Take a deep breath in through your nose, letting your belly fill with air like a balloon… And then slowly let it out through your mouth, letting your belly flatten as the balloon deflates.
Take another deep belly breath in, and allow your body to relax and soften as you slowly exhale.
Continue to breathe slowly and gently, deepening your relaxation more and more with each breath. Deeper and deeper. More and more relaxed. Calm. Safe. Secure.
Now in your imagination you see that there is an enormous door in front of you. What does your door look like? What color is it? Is it made of intricately carved wood, sturdy wrought iron, shiny reflective glass? Maybe it’s the door to your bedroom or the familiar front door of your home. Imagine your door in front of you now.
Behind that door is the entryway to your very own special place. This place can be any place that you want, a place that is calm, relaxing, and feels good to you. It can be a forest, a beach, an island, on the moon, a star, a planet far, far away or a simple hammock in your back yard. It is the first image that comes to you when you hear the words “special place.”
Now, quietly walk up to the door and place your hand on the doorknob. As you open the door, your special place will unfold before you and you will be free to enter. On the count of three, open the door and step across the threshold into your special place. One…two…three… and there you are!
What do you see before you? Know that all of this place is your own creation.

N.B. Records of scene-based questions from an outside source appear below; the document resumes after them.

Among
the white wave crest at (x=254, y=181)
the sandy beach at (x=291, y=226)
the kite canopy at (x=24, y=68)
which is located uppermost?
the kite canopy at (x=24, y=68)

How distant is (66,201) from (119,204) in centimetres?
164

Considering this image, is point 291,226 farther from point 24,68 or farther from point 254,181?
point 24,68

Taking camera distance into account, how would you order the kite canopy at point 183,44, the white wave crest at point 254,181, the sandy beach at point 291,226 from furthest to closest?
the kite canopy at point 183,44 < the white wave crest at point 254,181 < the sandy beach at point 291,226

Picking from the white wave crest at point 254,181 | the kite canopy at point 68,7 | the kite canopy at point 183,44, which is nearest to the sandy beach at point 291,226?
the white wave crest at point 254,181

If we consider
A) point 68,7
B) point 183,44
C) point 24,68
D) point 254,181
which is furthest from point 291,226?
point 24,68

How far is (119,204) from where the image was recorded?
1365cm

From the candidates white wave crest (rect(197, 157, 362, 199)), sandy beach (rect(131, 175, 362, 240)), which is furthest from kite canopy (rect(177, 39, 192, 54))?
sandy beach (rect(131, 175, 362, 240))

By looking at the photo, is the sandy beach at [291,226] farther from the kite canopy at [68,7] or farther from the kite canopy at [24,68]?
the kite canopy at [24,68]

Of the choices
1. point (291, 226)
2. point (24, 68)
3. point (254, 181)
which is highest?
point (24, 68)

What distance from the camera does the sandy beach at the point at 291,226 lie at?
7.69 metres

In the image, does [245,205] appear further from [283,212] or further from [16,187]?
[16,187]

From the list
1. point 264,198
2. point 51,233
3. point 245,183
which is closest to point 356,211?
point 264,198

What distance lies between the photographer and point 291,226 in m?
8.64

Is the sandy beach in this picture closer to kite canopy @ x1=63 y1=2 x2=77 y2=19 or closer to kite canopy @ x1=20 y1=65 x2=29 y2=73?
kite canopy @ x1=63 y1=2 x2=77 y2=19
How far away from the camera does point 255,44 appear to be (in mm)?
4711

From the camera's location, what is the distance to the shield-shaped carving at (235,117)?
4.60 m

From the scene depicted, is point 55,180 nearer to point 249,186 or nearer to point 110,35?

If you would like to add a tree, rock, an animal friend, flower, star, anything at all, it is up to you. Practice adding a special item to your place. Beautiful! Now practice making it disappear. It is all in your power. You decide what is allowed into your special place. Everything in this place is created by you. No one can enter without your permission. You create every bit of it!
What sounds do you hear in your special place? Do you hear birds, a waterfall, waves lapping on the beach, or wind rustling the leaves? You can add other sounds if you would like. Just push your virtual play button and allow the sounds to play.
What do you feel in your special place? Is there a gentle breeze in your hair or sun warming your face? Do you feel grass or sand beneath you, cool water or a soft pillow? What do you feel with your hands and feet and body? It is completely up to you. Are there any pleasant scents in your special place? Salty ocean air? Fresh cut grass or flowers? Something baking in the oven? Take a moment to just enjoy all the soothing sensations around you.
Now find a comfortable spot to lie down and relax in your special place. Just relax for a few minutes, taking in the view around you, listening to what is happening in your special place, enjoying the textures and physical sensations you feel, and smelling any nice scents on the air. Know that this place is entirely complete and whole. You are complete and enough in your special place. Breathe into your heart and connect fully with feelings of relaxation. Breathe through your heart center. Relax, let go of the outside world that is beyond this place. Relax. Let go.
Take some time to breathe deeply and just enjoy this feeling of being in your special place. Calm, relaxed, safe, secure. Remember how this moment feels.
~LONG PAUSE~
Now it is time to leave. Gently get up and walk back to the door, pause to look over your shoulder for another glimpse of your special place, knowing that you can return in any moment.
At the door, step over the threshold back through the door and close it behind you. If you would like, you can lock the door and place the key in a special location that you can find later when you want to return. The key to return is always with you in your imagination.
Taking two deep breaths in, begin to become aware of the surface you are sitting or lying on. Allow your breathing to return to normal. When you are ready, you can open your eyes, still feeling just as calm and relaxed as you did in your special place.